• [DOCUMENT PASSAGE]
United States District Court, E.D. Missouri, Eastern Division

November 22, 2016

U.S BANK, et al. Defendants.



         This matter is before the Court on Defendants' Motion to Dismiss, [Doc. No. 19] and Plaintiff's “Motion to dismiss all claims with defendants, ” [Doc. No. 29]. For the reasons set forth below, Defendants' Motion will be granted; Plaintiff's Motion will be denied as moot.


         Federal Rule of Civil Procedure 8(a)(2) requires “a short and plain statement of the claim showing that the pleader is entitled to relief.” Fed.R.Civ.P. 12(b)(6) provides for a motion to dismiss based on the “failure to state a claim upon which relief can be granted.” To survive a motion to dismiss a complaint must show “‘that the pleader is entitled to relief, ' in order to ‘give the defendant fair notice of what the ... claim is and the grounds upon which it rests.'” Bell Atlantic Corp. v. Twombly, 550 U.S. 544, 555 (2007) (quoting Conley v. Gibson, 355 U.S. 41, 47 (1957)). See also Erickson v. Pardus, 127 S.Ct. 2197, 2200 (2007). “Threadbare recitals of the elements of a cause of action, supported by mere conclusory statements, do not suffice” to defeat a motion to dismiss. Ashcroft v. Iqbal, 129 S.Ct. 1937, 1949 (2009) (citing Twombly, 550 U.S. at 555). “[O]nly a complaint that states a plausible claim for relief survives a motion to dismiss.” Id. at 1950 (citing Twombly, 550 U.S. at 556). The pleading standard of Rule 8 “does not require ‘detailed factual allegations, ' but it demands more than an unadorned, the-defendant-unlawfully-harmed-me accusation.” Id. at 1949 (quoting Twombly, 550 U.S. at 555). See also Hamilton v. Palm, 621 F.3d 816, 818 (8th Cir.2010) (“[A]n allegation in any negligence claim that the defendant acted as plaintiff's ‘employer' satisfies Rule 8(a)(2)'s notice pleading requirement for this element.”).

• [DATA EXCERPT]
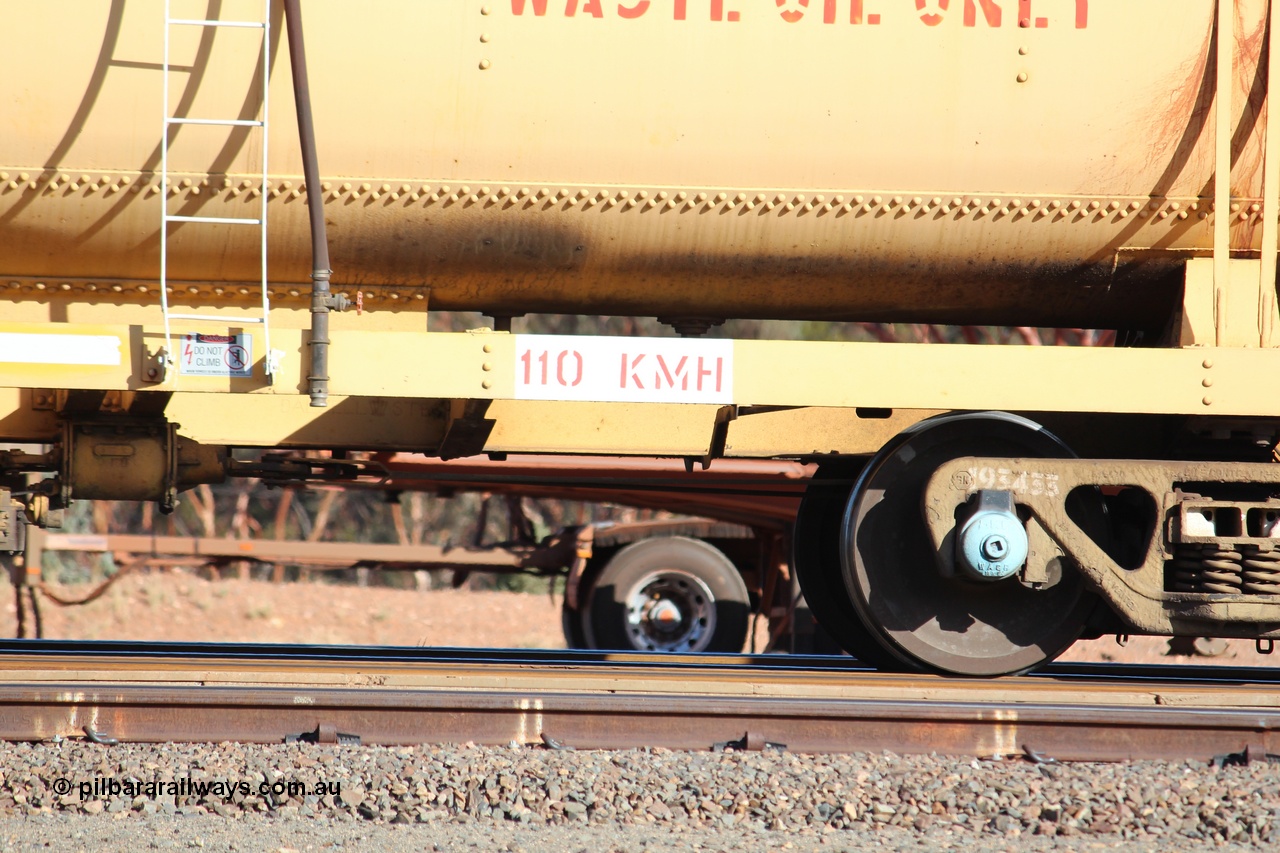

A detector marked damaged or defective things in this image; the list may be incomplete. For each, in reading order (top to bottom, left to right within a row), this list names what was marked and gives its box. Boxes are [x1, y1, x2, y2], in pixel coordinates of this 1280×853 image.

rusty metal rod [285, 0, 335, 409]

• [TO DO]
a - In the court order, what will happen to Plaintiff's motion?
b - Can you rewrite the paragraph of the court order beginning "Federal Rule of Civil Procedure 8(a)(2) requires" as a short list that keeps its main points?
c - Carry the court order forward from its last sentence.
The material isn't needed for anything here.

• [ANSWERS TO EACH TASK]
a - Plaintiff's motion will be denied as moot.

b -
- Rule 8(a)(2) requires a short and plain statement of the claim showing the pleader is entitled to relief.
- Rule 12(b)(6) allows a motion to dismiss for failure to state a claim upon which relief can be granted.
- To survive such a motion, a complaint must give the defendant fair notice of the claim and its grounds (Twombly, quoting Conley; see also Erickson).
- Threadbare recitals of a claim's elements supported by conclusory statements are not enough (Iqbal).
- Only a complaint stating a plausible claim for relief survives (Iqbal, citing Twombly).
- Rule 8 does not require detailed factual allegations but demands more than an unadorned accusation of unlawful harm (Iqbal, quoting Twombly).
- In a negligence claim, alleging that the defendant acted as the plaintiff's "employer" satisfies notice pleading for that element (Hamilton v. Palm).

c -
         Further, with regard to a Rule 12(b)(6) motion, the Supreme Court holds:

While a complaint attacked by a Rule 12(b)(6) motion to dismiss does not need detailed factual allegations, [citations omitted] a plaintiff's obligation to provide the “grounds” of his “entitle[ment] to relief” requires more than labels and conclusions, and a formulaic recitation of the elements of a cause of action will not do, see Papasan v. Allain, 478 U.S. 265, 286, 106 S.Ct. 2932, 92 L.Ed.2d 209 (1986) (on a motion to dismiss, courts “are not bound to accept as true a legal conclusion couched as a factual allegation”). Factual allegations must be enough to raise a right to relief above the speculative level, see 5 C. Wright & A. Miller, Federal Practice and Procedure § 1216, pp. 235-236 (3d ed.2004) ... see, e.g., ... Neitzke v. Williams, 490 U.S. 319, 327, 109 S.Ct. 1827, 104 L.Ed.2d 338 (1989) (“Rule 12(b)(6) does not countenance ... dismissals based on a judge's disbelief of a complaint's factual allegations”); Scheuer v. Rhodes, 416 U.S. 232, 236, 94 S.Ct. 1683, 40 L.Ed.2d 90 (1974) (a well-pleaded complaint may proceed even if it appears “that a recovery is very remote and unlikely”).

Twombly, 550 U.S. at 555-56. See also Gregory v. Dillard's, Inc., 565 F.3d 464, 473 (8th Cir.2009) (en banc) (“[A] plaintiff ‘must assert facts that affirmatively and plausibly suggest that the pleader has the right he claims ..., rather than facts that are merely consistent with such a right.' ”) (quoting Stalley v. Catholic Health Initiative, 509 F.3d 517, 521 (8th Cir.2007)).

         Additionally, “a well-pleaded complaint may proceed even if it strikes a savvy judge that actual proof of those facts is improbable .” Twombly, 550 U.S. at 556 (citation omitted). “The issue is not whether plaintiff will ultimately prevail but whether the claimant is entitled to offer evidence to support [its] claims.” Scheuer v. Rhodes, 416 U.S. 232, 236 (1974).

         To the extent it has been argued that Twombly is applicable only in the antitrust context, the Court in Iqbal, 129 S.Ct. 1937, made it clear that Twombly is applicable in a broader context.

         In civil rights actions a complaint should be liberally construed when determining whether it has stated a cause of action sufficient to survive a motion to dismiss. Frey v. City of Herculaneum, 44 F.3d 667, 671 (8th Cir.1995).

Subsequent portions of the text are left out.